Then you slide into the titular Aladdin Sane, which if you haven’t seen his live performance of from 1996 I highly recommend that you stop reading this right now and go do it, and the lyrics hit you. “Battlecries and champagne just in time for sunrise,” mix with the sounds of a gentle guitar and a flailing piano and you’re left with an image of something simultaneously tender and violent.

Jumping ahead to Panic In Detroit, you start to realize just how ahead of his time he really was. An odd song to say the least, Panic sounds like no other song of its time, a mix of not quite hair metal with it’s screeching guitar but not punk either. It’s not a simple genre, it’s merely a song that stood alone in an era where the  sounds of  punk rock where being born in the back alleys of London by the Sex Pistols and The Clash.

I made it through the entire A-side without crying, but the first track of the B-side, Time, almost got to me. A song dedicated to how time is controlling our lives and is unavoidable. The guitar wailing like a neighing horse and Bowie’s voice conveys that soul you’d expect on a heavy subject.

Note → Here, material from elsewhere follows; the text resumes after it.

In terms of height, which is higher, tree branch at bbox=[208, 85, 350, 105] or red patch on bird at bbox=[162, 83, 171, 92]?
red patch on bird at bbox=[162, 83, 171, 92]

Any chance of getting through the album without crying disappeared at the closing song Lady Grinning Soul. This is not a dancing song by any means. Time could be danced to slowly, but Lady Grinning Soul is not that kind of song. It’s the kind one might hear in a movie when you see the main character breakdown in a drunken fit or sob to over his lost love. Lady Grinning Soul is about how heartbreak comes to use in the most innocent and unexpected ways. You wont notice that you’re gone until it’s happening, and by then you can’t be saved. Aladdin Sane, very much a living character Bowie created like Ziggy Stardust, ends in much the same way Bowie himself did.

Quietly, without warning, and wishing that there was some way to get more from a man now gone.